Geoffrey Stern, Disciplinary Counsel, and Sally Ann Steuk, Assistant Disciplinary Counsel, for relator.
Philip M. Manogg, pro se.
Per Curiam.
{¶ 12} In his objections to the board‘s report, respondent first argues a denial of due process because he was not permitted to dispute the factual and legal findings of Judges Rogers and Walker. Respondent also complains that he was permitted only an hour or so to show that his disqualification and sanction did not rise to the level of professional misconduct. We reject these arguments because respondent cites no authority to suggest that an unfettered opportunity to collaterally attack final court orders is constitutionally required in disciplinary proceedings.
{¶ 13} Respondent also takes issue with many of the board‘s findings of fact pertaining to the allegations of his misconduct in court; however, these infractions are hardly our main concern. We are most troubled, as was the panel and board, by respondent‘s propensity to scheme and deceive without any moral appreciation for the lies he tells or the fraud he perpetrates. Indeed, we find respondent‘s testimony and conduct as manifested in this record so duplicitous that we cannot credit even the representations he offers to support his objections. His objections are, therefore, overruled.

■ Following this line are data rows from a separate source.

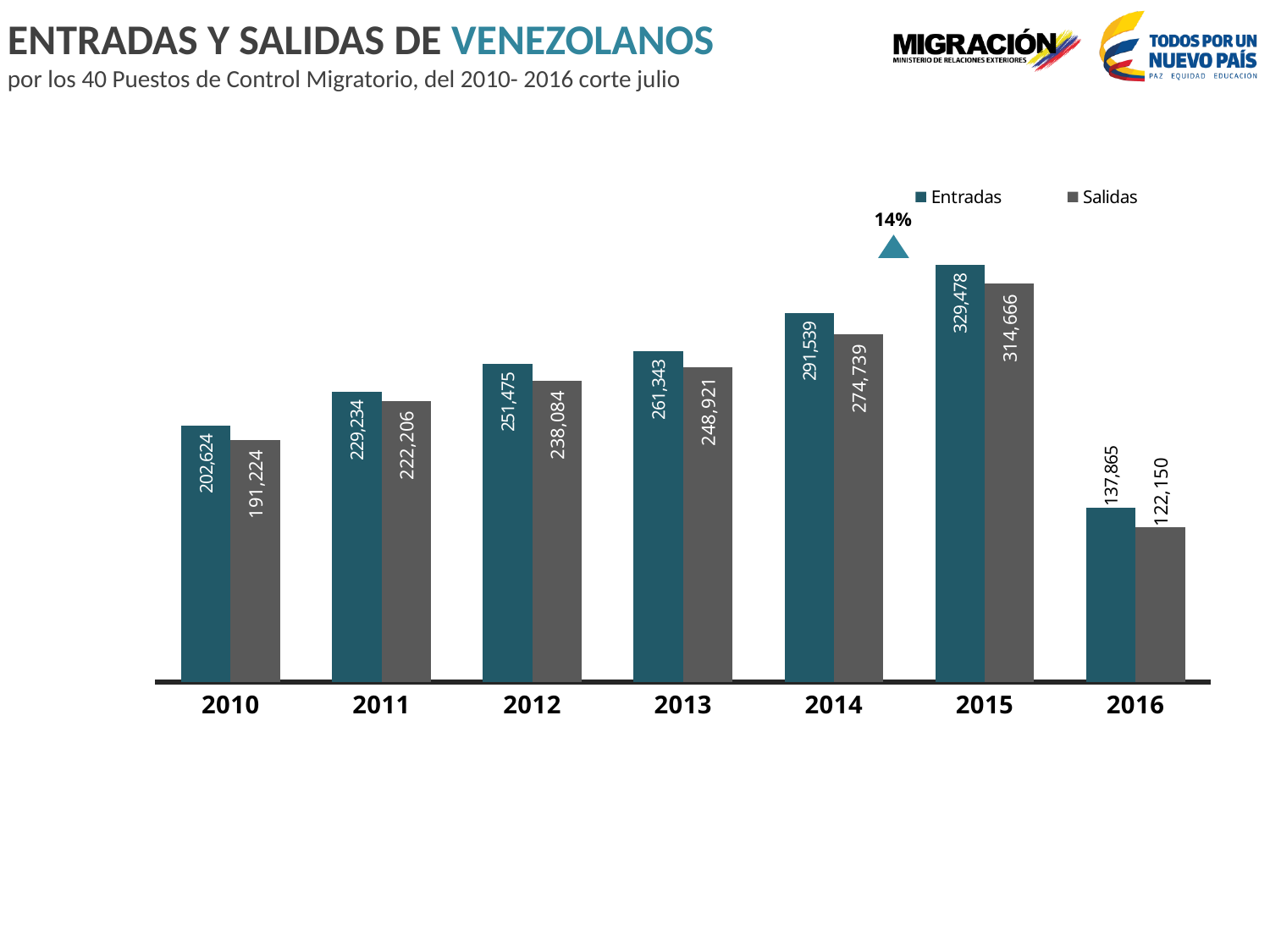
How many series does the legend list? 2 What percentage is shown above the 2015 bars next to the triangle? 14% What kind of chart is shown on the slide? Bar chart Which is larger in 2012, Entradas or Salidas? Entradas What is the difference between Entradas and Salidas in 2015? 14,812 What is the value of Entradas for 2016? 137,865 What is the value of Entradas for 2010? 202,624 Do the Entradas values rise or fall from 2010 to 2015? Rise How many years are shown on the x axis? 7 Which year has the highest value for Entradas? 2015 What is the value of Salidas for 2014? 274,739 Which year has the lowest value for Salidas? 2016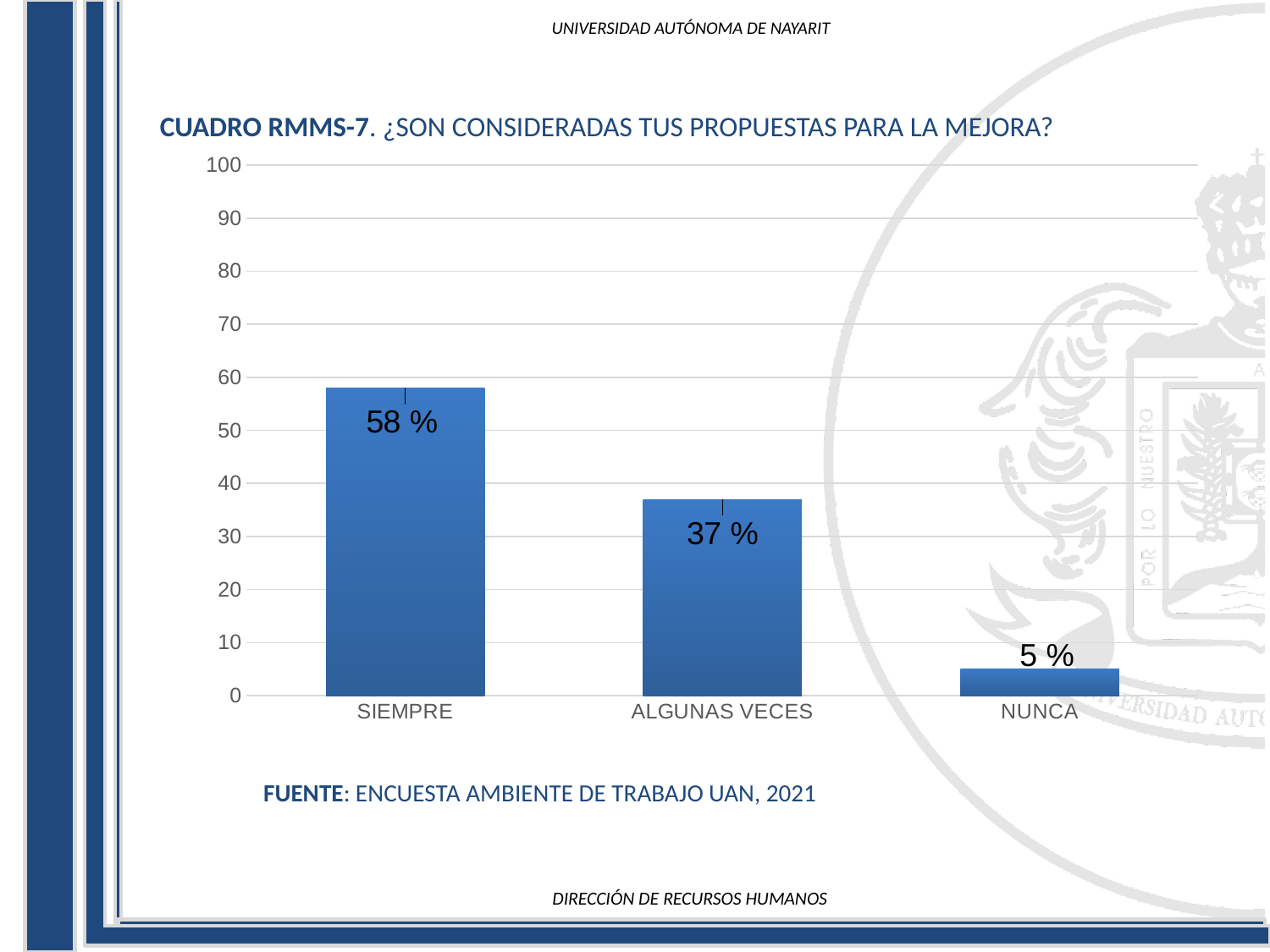
Which category has the lowest value? NUNCA Is the value for SIEMPRE greater or less than 50? greater What kind of chart is shown on the slide? bar chart Which category has the highest value? SIEMPRE What is the difference between the values for SIEMPRE and ALGUNAS VECES? 21 % What is the value for ALGUNAS VECES? 37 % What is the difference between the values for ALGUNAS VECES and NUNCA? 32 % How many categories are shown on the x axis? 3 Which is larger, the value for ALGUNAS VECES or the value for NUNCA? ALGUNAS VECES What is the value for NUNCA? 5 % What is the value for SIEMPRE? 58 % Do the values rise or fall from left to right along the x axis? fall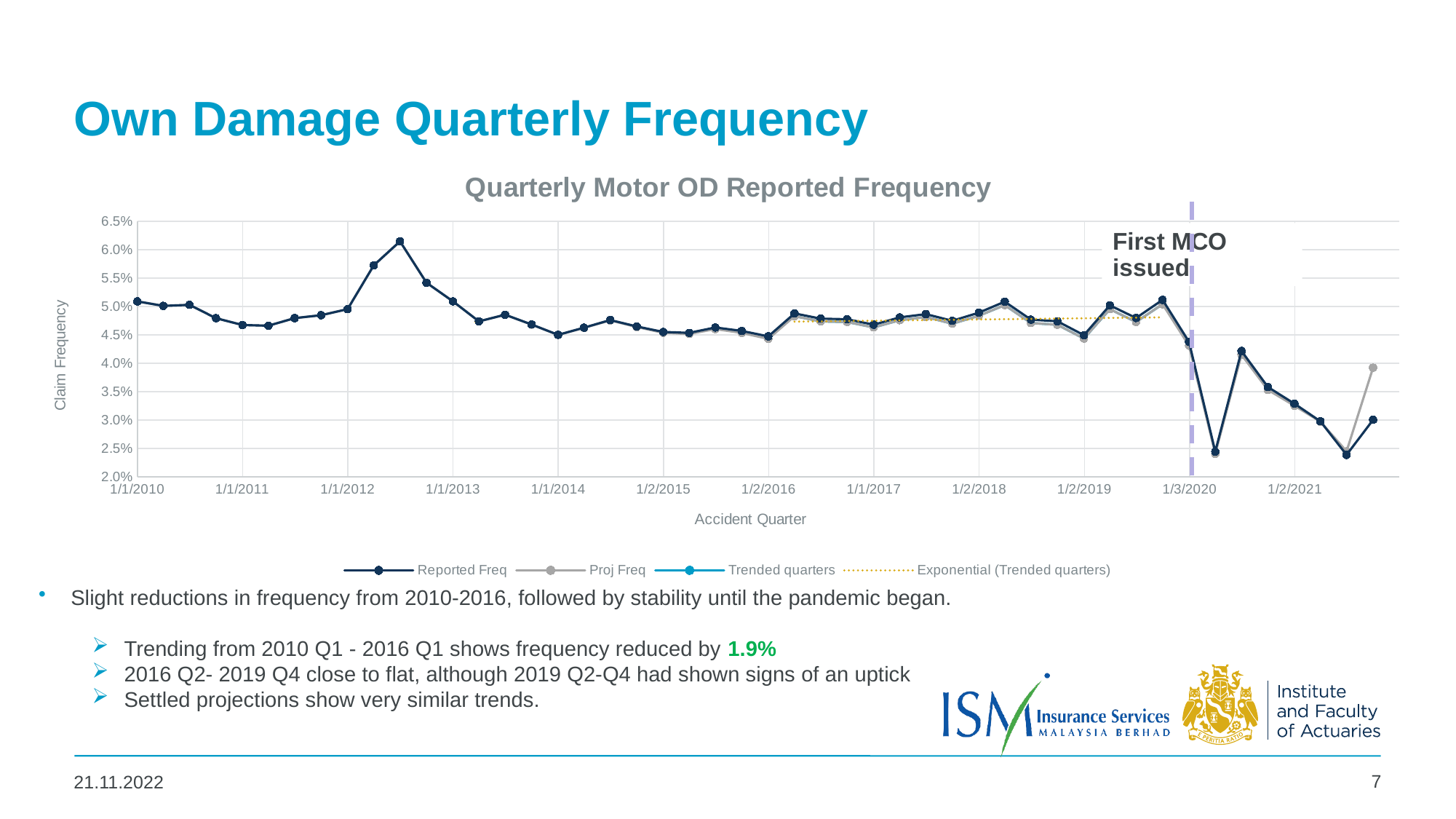
How many series does the chart legend list? 4 In which year does the Reported Freq series reach its highest value? 2012 Does the Reported Freq series generally rise or fall between 1/1/2010 and 1/1/2011? Fall Which is larger, the Reported Freq value at 1/1/2010 or at 1/1/2014? 1/1/2010 Which is larger, the Reported Freq value at 1/2/2019 or at 1/2/2021? 1/2/2019 Is the Reported Freq value at 1/1/2011 greater or less than 5.0%? less Is the Reported Freq value at 1/2/2021 greater or less than 3.5%? less Is the Reported Freq value at 1/3/2020 greater or less than 4.5%? less What is the label of the vertical axis of the chart? Claim Frequency What kind of chart is shown on the slide? Line chart What is the title of the chart? Quarterly Motor OD Reported Frequency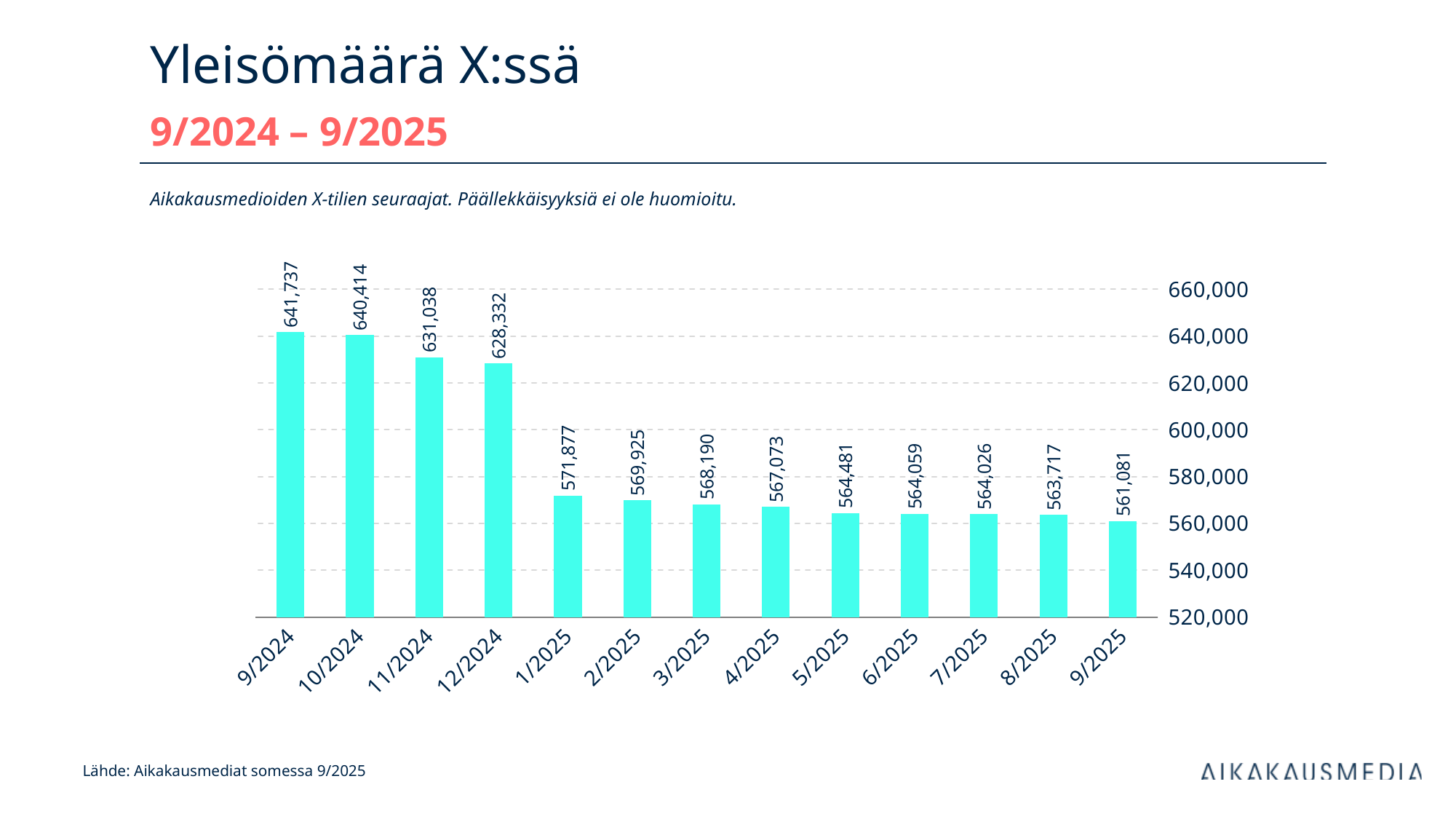
Which month has the lowest value? 9/2025 What is the difference between the values for 9/2024 and 9/2025? 80,656 What is the value for 1/2025? 571,877 Is the value for 2/2025 greater or less than 600,000? less What is the value for 9/2024? 641,737 What kind of chart is shown on the slide? bar chart What is the difference between the values for 12/2024 and 1/2025? 56,455 Which month has the highest value? 9/2024 What is the value for 9/2025? 561,081 Do the values generally rise or fall from 9/2024 to 9/2025? fall How many months are shown on the x axis? 13 Which is larger, the value for 11/2024 or the value for 12/2024? 11/2024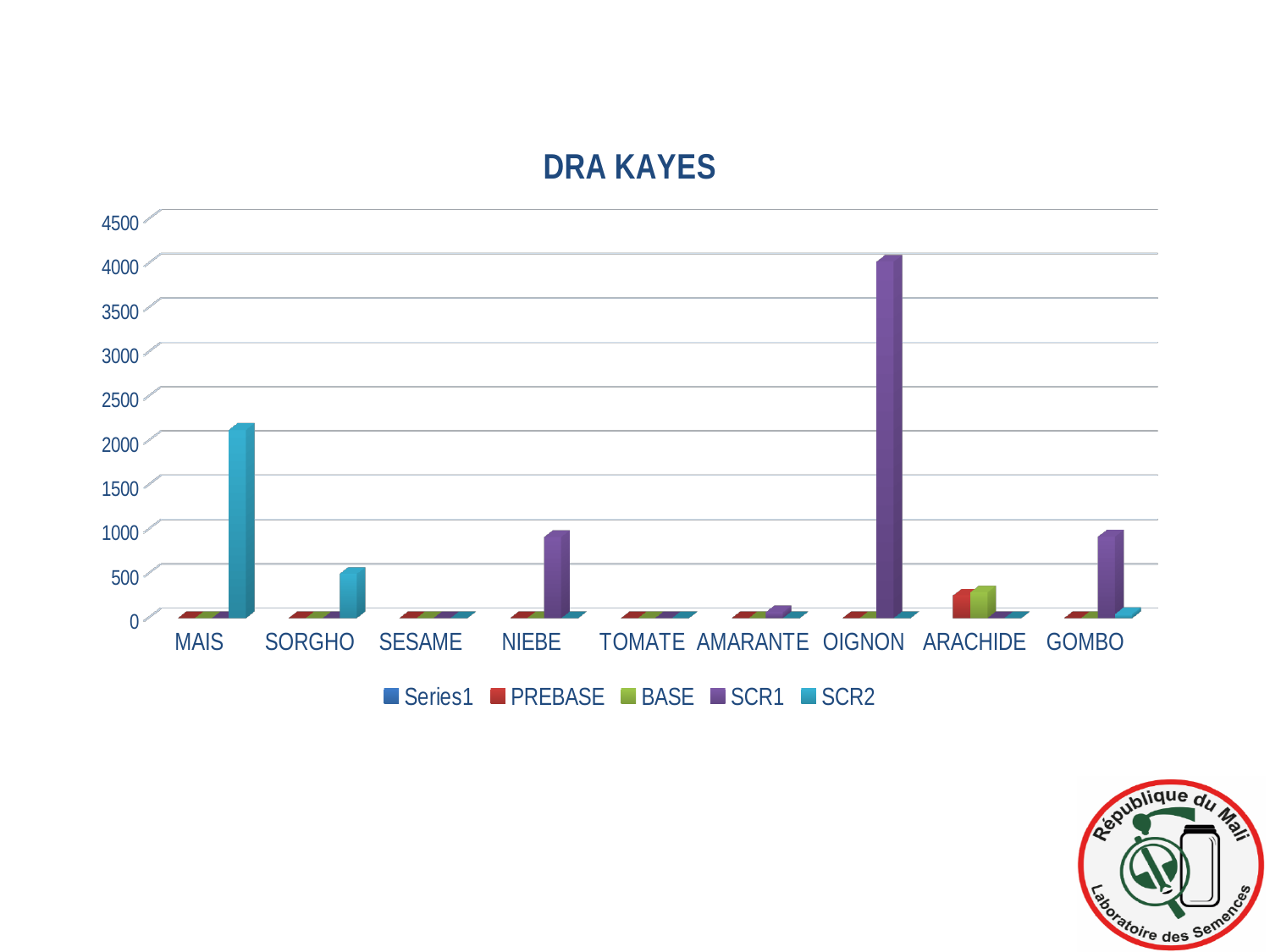
Is the SCR2 value for MAIS greater or less than 1500? greater What is the title of the chart? DRA KAYES Which has the larger SCR2 value, MAIS or SORGHO? MAIS How many categories are shown on the x axis of the chart? 9 Is the SCR1 value for NIEBE greater or less than 1000? less Which category has the tallest bar in the chart? OIGNON Is the SCR2 value for SORGHO greater or less than 1000? less Which has the larger SCR1 value, OIGNON or GOMBO? OIGNON How many series does the legend list? 5 What kind of chart is shown on the slide? bar chart Which series is shown in purple in the legend? SCR1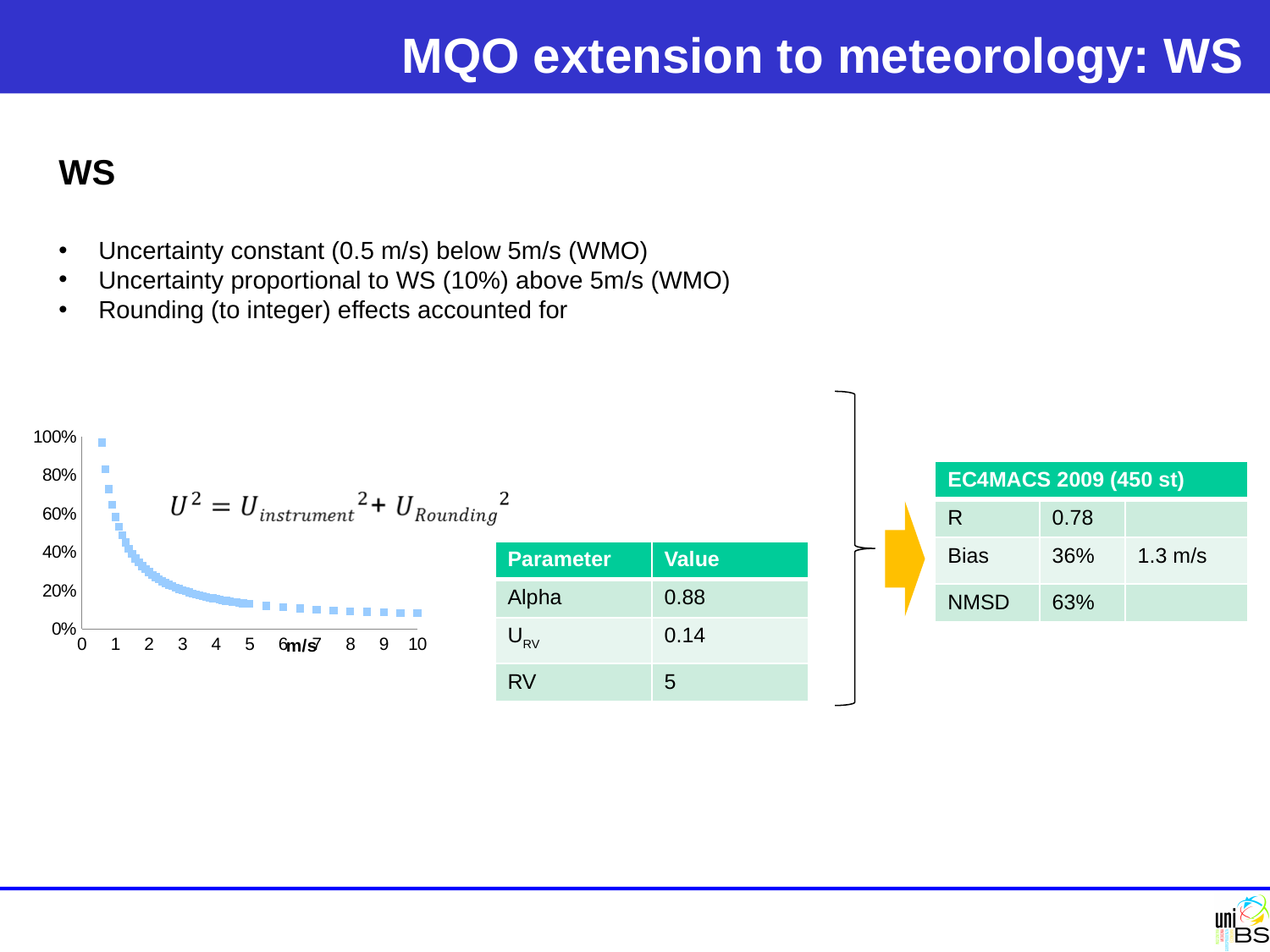
What is the maximum value shown on the y axis of the chart? 100% At which end of the x axis, 0 or 10 m/s, are the plotted values higher? 0 Do the plotted values rise or fall as wind speed increases along the x axis? fall Is the plotted value at 5 m/s greater or less than 20%? less Is the plotted value at 10 m/s greater or less than 20%? less Is the highest plotted value greater or less than 80%? greater What unit is labelled on the x axis of the chart? m/s What kind of chart is shown on the slide? scatter chart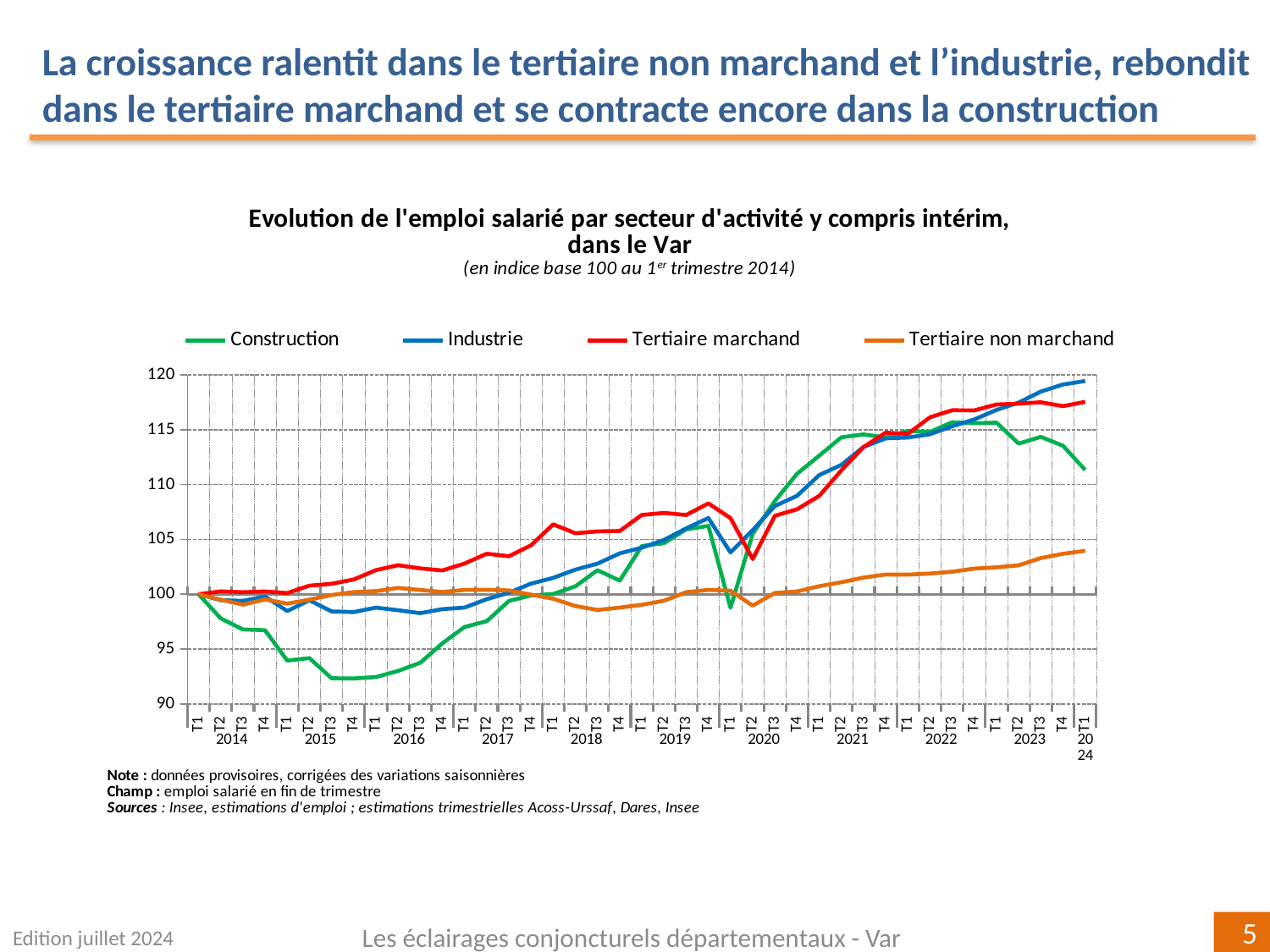
At T1 2024, which is higher: Industrie or Construction? Industrie Does the Construction series rise or fall between T1 2014 and T4 2015? fall Does the Industrie series rise or fall between T1 2021 and T1 2024? rise Which series has the lowest value at T1 2024? Tertiaire non marchand Is the value for Tertiaire non marchand at T1 2024 greater or less than 105? less Is the value for Construction at T4 2015 greater or less than 95? less Is the value for Industrie at T1 2024 greater or less than 115? greater What is the index value of all four series at T1 2014? 100 What type of chart is shown on the slide? line chart Which series is shown in green in the legend? Construction How many series does the legend list? 4 Which series has the highest value at T1 2024? Industrie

{¶ 14} Upon review of the record, we concur in the board‘s findings that respondent violated DR 1-102(A)(3), (4), (5), and (6) as alleged in Counts I and II of the complaint. We also fully agree that the final orders issued by Judges Rogers and Walker, together with the testimony of both judges, provided ample credible evidence that respondent violated DR 5-101(B), 5-103(A), and 7-102(A)(1). Finally, we concur that respondent‘s misconduct warrants the sanction of permanent disbarment. Respondent is, therefore, ordered permanently disbarred from the practice of law in Ohio. Costs taxed to respondent.
Judgment accordingly.
MOYER, C.J., DOUGLAS, WRIGHT, RESNICK, F.E. SWEENEY, PFEIFER and COOK, JJ., concur.